* **Extrait à lire**
Côte d’Ivoire : Koné Katinan placé sous mandat de dépôt après son passage devant le parquet
Le bras de fer judiciaire se durcit autour de Justin Koné Katinan. Le quatrième vice-président du Parti des peuples africains-Côte d’Ivoire (PPA-CI) a été placé sous mandat de dépôt, vendredi 11 septembre, à l’issue de sa présentation devant le parquet du tribunal de première instance d’Abidjan.
L’ancien ministre du Budget de Laurent Gbagbo est désormais poursuivi dans le cadre d’une information judiciaire ouverte pour plusieurs faits particulièrement graves. Le parquet lui reproche notamment des « actes terroristes », un « complot contre l’autorité de l’État » et une « participation à un mouvement insurrectionnel », en lien avec les troubles enregistrés durant la période électorale de 2025.

* **Données à examiner**
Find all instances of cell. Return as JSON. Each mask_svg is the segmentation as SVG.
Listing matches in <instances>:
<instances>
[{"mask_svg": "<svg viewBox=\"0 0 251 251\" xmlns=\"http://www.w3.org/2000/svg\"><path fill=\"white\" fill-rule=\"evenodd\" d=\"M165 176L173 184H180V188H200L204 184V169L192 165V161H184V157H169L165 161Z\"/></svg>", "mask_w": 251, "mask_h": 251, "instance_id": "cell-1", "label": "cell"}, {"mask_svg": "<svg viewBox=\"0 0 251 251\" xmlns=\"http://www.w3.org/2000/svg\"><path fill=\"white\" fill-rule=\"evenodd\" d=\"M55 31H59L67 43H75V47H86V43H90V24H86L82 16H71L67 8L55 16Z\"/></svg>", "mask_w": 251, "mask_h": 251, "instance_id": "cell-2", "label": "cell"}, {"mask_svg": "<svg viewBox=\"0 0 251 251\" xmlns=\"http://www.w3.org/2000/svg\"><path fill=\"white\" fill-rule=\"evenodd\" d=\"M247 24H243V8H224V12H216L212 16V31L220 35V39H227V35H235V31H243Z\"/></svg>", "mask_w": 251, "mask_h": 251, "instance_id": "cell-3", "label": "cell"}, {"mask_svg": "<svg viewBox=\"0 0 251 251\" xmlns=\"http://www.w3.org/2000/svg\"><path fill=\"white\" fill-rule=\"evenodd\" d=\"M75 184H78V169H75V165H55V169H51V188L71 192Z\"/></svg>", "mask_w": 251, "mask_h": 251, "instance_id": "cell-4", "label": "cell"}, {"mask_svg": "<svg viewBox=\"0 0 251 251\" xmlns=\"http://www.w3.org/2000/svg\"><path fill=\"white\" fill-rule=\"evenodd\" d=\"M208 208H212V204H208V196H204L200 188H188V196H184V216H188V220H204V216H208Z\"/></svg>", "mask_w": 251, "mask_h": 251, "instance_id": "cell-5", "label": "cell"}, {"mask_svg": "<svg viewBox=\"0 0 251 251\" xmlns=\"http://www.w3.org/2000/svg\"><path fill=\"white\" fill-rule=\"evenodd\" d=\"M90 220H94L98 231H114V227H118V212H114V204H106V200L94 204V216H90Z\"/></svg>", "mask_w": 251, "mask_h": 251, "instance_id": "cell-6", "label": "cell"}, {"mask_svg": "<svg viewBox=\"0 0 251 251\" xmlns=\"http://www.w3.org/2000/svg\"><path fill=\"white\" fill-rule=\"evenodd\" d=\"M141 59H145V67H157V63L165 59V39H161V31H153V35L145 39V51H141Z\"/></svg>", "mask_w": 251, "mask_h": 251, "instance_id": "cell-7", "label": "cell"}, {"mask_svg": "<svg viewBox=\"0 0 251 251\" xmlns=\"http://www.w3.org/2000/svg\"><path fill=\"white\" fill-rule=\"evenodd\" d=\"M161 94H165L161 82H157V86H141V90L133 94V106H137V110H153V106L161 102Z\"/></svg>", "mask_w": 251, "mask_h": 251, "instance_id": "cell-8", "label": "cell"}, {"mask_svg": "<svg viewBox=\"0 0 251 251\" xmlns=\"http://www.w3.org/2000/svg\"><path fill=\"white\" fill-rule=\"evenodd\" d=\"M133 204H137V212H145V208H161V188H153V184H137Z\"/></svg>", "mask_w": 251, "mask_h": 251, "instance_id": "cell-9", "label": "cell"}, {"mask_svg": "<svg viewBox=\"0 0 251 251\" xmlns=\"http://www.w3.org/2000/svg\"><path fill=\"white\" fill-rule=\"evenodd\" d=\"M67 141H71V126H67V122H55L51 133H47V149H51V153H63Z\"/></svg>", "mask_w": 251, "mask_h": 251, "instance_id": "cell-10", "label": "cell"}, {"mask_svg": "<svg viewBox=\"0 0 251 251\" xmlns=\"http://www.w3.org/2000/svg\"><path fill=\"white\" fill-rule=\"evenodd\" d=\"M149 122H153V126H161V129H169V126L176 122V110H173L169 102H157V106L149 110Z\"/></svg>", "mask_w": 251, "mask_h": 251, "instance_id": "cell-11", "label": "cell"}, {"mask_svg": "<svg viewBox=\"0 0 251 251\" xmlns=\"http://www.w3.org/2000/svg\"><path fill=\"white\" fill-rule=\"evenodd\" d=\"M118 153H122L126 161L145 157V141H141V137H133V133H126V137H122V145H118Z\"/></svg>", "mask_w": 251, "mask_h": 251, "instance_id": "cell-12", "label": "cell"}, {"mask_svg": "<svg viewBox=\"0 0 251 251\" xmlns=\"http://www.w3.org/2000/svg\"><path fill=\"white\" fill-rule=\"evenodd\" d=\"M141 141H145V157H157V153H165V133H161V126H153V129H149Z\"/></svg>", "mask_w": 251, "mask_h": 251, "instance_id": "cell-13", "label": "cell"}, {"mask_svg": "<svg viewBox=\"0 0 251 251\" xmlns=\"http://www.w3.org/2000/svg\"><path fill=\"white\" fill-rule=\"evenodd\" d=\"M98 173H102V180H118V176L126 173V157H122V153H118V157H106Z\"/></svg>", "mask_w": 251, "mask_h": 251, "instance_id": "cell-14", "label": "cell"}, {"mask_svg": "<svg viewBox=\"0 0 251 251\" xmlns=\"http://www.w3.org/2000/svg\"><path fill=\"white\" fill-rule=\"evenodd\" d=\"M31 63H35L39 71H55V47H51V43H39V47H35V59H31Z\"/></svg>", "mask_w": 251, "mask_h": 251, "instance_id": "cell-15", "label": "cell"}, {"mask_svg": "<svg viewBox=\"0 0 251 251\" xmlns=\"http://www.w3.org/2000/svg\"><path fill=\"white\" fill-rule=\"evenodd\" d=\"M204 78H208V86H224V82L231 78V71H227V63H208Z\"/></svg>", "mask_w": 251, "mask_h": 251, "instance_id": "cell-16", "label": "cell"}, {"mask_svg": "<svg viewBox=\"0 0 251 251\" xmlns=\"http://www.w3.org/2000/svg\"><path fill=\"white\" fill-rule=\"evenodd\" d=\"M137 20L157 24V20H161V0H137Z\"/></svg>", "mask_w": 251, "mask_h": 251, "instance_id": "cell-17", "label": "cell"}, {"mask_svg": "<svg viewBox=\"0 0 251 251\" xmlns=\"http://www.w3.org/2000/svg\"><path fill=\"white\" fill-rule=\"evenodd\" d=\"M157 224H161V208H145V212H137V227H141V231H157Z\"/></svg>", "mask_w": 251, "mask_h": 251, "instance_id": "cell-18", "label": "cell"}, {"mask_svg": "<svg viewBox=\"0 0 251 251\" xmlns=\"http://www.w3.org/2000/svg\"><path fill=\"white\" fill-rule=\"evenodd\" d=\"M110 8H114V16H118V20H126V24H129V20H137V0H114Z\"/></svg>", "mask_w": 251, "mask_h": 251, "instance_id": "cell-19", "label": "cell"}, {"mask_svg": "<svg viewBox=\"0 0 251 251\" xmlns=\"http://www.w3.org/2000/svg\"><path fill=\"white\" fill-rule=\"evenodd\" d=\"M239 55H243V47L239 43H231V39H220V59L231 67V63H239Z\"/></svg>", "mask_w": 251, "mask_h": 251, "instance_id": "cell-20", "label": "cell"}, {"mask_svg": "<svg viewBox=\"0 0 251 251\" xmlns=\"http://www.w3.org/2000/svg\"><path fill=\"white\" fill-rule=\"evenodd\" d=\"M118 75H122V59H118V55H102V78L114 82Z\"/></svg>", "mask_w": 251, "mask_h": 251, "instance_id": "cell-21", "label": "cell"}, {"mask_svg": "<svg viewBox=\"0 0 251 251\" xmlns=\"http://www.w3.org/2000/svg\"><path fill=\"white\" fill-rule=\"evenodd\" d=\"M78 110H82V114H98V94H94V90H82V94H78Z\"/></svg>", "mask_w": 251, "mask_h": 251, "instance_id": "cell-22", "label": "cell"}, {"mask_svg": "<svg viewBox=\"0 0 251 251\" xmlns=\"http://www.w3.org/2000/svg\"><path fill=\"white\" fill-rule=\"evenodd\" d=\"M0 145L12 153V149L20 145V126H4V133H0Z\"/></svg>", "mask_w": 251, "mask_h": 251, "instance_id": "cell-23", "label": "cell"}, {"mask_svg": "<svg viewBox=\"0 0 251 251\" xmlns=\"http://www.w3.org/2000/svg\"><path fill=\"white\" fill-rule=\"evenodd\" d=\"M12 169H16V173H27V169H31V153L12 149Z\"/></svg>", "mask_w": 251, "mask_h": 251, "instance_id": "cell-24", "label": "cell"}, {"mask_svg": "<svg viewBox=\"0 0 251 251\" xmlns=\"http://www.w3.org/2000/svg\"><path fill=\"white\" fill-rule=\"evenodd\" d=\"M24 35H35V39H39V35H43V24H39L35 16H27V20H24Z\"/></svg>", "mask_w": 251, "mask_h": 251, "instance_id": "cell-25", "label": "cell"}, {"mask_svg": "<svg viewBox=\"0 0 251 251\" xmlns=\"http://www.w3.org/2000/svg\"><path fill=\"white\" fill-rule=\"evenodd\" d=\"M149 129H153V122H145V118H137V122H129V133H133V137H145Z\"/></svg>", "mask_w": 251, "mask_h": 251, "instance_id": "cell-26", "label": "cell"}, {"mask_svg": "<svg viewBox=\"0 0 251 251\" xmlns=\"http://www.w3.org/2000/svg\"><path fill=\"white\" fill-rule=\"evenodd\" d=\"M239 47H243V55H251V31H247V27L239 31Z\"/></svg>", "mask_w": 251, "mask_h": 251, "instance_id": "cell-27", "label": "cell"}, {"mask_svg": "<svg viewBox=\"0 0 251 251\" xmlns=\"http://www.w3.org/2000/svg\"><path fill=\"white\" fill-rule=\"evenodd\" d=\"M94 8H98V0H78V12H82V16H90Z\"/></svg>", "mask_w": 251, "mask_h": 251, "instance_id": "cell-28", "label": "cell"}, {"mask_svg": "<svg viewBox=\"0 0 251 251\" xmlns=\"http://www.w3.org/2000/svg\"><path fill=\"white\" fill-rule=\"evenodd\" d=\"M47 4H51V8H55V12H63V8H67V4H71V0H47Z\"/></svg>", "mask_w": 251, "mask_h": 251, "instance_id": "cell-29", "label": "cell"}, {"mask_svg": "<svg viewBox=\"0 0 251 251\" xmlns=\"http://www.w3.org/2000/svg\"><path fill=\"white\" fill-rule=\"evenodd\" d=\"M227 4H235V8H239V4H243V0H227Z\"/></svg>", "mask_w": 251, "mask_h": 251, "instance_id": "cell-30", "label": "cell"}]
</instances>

* **Problème**
Poursuivez l'article sur le placement de Koné Katinan sous mandat de dépôt en reprenant juste après sa dernière phrase.

* **Réponse au problème**
Selon le procureur de la République près le tribunal de première instance d’Abidjan, Oumar Braman Koné, l’information judiciaire porte également sur des faits qualifiés d’« attentat contre l’autorité de l’État », d’« atteinte à l’ordre public », d’« apologie des crimes de meurtre », d’« attroupement armé et non armé », ainsi que de participation ou d’organisation d’une manifestation interdite ou non déclarée.
Le dossier comprend également des faits d’incendie volontaire de véhicule appartenant à autrui. Les faits visés auraient été commis à Abidjan ainsi que dans plusieurs autres localités du pays.
Une procédure qui s’ajoute à la plainte du RHDP
Cette nouvelle procédure intervient quelques jours après une plainte déposée par le Rassemblement des houphouëtistes pour la démocratie et la paix (RHDP). Le parti au pouvoir avait saisi le procureur, le 7 septembre, pour des faits présumés de diffamation, d’injure par le biais d’un système d’information et de diffusion de fausses nouvelles.
Cette plainte fait suite aux déclarations de Koné Katinan, prononcées le 3 septembre à la tribune de son parti. Le dirigeant du PPA-CI avait notamment mis en cause le RHDP sur des questions liées à l’orpaillage clandestin, au trafic de drogue et au blanchiment d’argent.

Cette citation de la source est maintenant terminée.